This opens up the possibilities for “collaborative experimentation” as Sulaiman already suggested in another thread. (http://www.sciencemadness.org/talk/viewthread.php?tid=103836... https://www.sciencemadness.org/whisper/viewthread.php?tid=10...)
If someone prepared a promising candidate I would happily test it in my setup. I also have yet another ketone from a synthesis waiting for
purification in a flask.
Then there`s this reversibility issue. Is it a special proline feature or is it the same with primary amines as well? Is there a way to avoid reaction
hang-up? What is the exact cause of this?

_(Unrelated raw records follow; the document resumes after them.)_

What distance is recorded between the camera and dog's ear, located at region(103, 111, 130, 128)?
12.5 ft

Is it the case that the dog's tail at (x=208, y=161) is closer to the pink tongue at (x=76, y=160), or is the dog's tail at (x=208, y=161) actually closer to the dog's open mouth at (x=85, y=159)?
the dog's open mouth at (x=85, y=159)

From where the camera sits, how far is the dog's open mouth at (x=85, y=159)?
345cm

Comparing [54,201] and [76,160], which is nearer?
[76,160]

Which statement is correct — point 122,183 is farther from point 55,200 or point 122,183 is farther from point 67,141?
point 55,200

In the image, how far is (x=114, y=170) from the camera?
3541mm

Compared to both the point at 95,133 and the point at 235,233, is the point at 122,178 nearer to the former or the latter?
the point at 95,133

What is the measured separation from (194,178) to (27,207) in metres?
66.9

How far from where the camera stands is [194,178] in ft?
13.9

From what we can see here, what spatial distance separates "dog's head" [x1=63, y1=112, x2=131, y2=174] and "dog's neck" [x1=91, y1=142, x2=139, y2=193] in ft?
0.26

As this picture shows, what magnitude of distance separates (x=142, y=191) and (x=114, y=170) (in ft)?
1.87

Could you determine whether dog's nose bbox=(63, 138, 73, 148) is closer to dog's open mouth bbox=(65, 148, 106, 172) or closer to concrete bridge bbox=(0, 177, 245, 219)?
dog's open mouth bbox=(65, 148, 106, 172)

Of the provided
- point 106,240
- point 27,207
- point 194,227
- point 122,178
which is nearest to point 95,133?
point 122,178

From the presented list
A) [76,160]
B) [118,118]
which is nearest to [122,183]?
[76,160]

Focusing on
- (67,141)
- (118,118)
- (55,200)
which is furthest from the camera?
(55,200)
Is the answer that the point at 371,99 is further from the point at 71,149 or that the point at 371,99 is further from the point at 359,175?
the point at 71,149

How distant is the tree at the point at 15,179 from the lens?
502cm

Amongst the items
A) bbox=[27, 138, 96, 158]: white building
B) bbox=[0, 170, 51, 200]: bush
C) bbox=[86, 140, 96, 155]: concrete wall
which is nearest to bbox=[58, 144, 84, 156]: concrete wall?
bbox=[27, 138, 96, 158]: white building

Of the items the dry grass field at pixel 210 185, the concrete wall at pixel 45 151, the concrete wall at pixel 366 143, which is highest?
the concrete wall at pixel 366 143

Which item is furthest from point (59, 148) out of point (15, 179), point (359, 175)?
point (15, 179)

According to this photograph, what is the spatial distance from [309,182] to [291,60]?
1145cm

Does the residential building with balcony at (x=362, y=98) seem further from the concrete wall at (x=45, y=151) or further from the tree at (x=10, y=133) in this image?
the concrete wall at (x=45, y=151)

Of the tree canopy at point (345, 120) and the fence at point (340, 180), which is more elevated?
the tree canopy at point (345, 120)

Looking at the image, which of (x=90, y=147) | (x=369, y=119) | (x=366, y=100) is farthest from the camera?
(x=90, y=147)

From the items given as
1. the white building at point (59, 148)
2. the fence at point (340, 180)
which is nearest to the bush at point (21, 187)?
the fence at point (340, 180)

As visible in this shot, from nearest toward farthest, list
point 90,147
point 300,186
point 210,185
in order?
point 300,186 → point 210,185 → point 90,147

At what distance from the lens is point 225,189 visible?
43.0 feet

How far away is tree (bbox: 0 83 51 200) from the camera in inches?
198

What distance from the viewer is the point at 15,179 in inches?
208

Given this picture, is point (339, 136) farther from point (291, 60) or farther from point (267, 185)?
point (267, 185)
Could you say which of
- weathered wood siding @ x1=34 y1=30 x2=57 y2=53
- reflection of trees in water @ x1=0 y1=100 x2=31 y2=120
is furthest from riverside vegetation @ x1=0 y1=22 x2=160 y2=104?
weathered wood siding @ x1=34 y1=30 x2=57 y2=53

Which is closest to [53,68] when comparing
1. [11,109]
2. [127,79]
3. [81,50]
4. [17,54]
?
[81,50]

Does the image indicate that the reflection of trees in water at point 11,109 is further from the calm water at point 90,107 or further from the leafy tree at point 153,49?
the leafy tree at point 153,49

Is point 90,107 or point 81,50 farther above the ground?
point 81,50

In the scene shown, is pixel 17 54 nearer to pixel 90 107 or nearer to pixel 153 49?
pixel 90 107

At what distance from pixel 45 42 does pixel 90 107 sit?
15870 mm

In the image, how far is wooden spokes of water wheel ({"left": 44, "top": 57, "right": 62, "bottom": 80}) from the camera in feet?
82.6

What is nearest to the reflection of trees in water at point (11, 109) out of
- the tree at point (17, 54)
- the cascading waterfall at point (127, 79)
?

Readers probably would come up with other interesting ideas/questions too. I`m open to suggestions and would like to learn how the professionals would
approach this reaction!
Preparations
p-chloro-benzal-acetone
[7][8]
I measured 2.6 g (18.5 mmol) p-chloro-benzaldehyde and 4.0 g (69 mmol) acetone into a 50 ml Erlenmeyer flask. The aldehyde dissolved fully in the
aceton within 2 minutes. I also measured 23.0 ml 10% NaOH solution into a 50 ml beaker and with stirring turned on I poured this solution into the
aldehyde solution. Heating was turned on and temperature set to 100 Celsius. I put a reflux condenser onto the flask with circulating water as coolant
(water temp. was around 20 Celsius).
The reaction started quickly, at first white precipitate formed then its colour turned to sulfur yellow. During this time the contents of the flask
started to boil because the reaction is exothermic and the hotplate also quickly reached the set temperature. I was lucky and no overboil happened,
but more care would be needed next time.
I continued stirring and gently refluxing the mixture in the flask for an hour. At the end of the hour orange coloured oily droplets sank to the
bottom. I let the system cool for a few minutes, removed the condenser and removed the flask too. Then added a little dilute (8-10%) HCl solution to
the flask to neutralize most of the NaOH. This dilution/cooling caused the product to aggregate into small, yellow balls. The salt solution was
decanted, then I washed it again with tap water (20 ml) until the pH became close to 7. It required an additional heating/melting then re-cooling
cycle on the hotplate with stirring.
The product was not crystalline yet, it formed an amorphous mass with a nice yellow colour. Tried to recrystallize the mass from MeOH, but failed: the
solubility was too low. So I evaporated the methanol and let the sulfur yellow honey-like liquid to stand at room temp for 24 hours. By next day most
of the product crystallised and only a small part of the mass was still honey-like. It had a faint, cumin-like smell. I didn't check its melting point
because it was not a clean product and I didn't see the reason in recording/reporting a way off mp value. On the other hand for my evaluation purposes
I regarded that crystall mass suitable.
Benzoin
[9][10][11][12][13]
For the synthesis of benzoin I had to prepare some cyanide first. (I know thiamine could be used too but wanted to prepare some cyanide and it was a
good excuse for that.) It was in itself an interesting synthesis. Here's how it went:
I measured 6.500 g K4[Fe(CN)6]x3H2O into the bottom of a glass petri dish then heated it on a hotplate around 100
Celsius for 1-2 hours in order to remove the crystal water. After cooling the measered mass was 5.674 g.
Mtrihidric = 422 g/mol, Manhidric = 368.4 g/mol. Expected anhidric mass (from 6.500 g trihidric) = 5.669 g. Difference: +0.08%,
seems OK.
Reaction: K4[Fe(CN)6] + Na2CO3 ------> 4 KCN + NaCN + Fe +
CO2 + NaOCN
According to the preparation recipe 4 parts of anhydrous ferrocyanide and 1 part anhydrous Na2CO3 should be mixed and then melt
together and heated until no more CO2 bubbles from the melt. This way one can produce 8.8 parts cyanide along with 2.2 parts of cyanate.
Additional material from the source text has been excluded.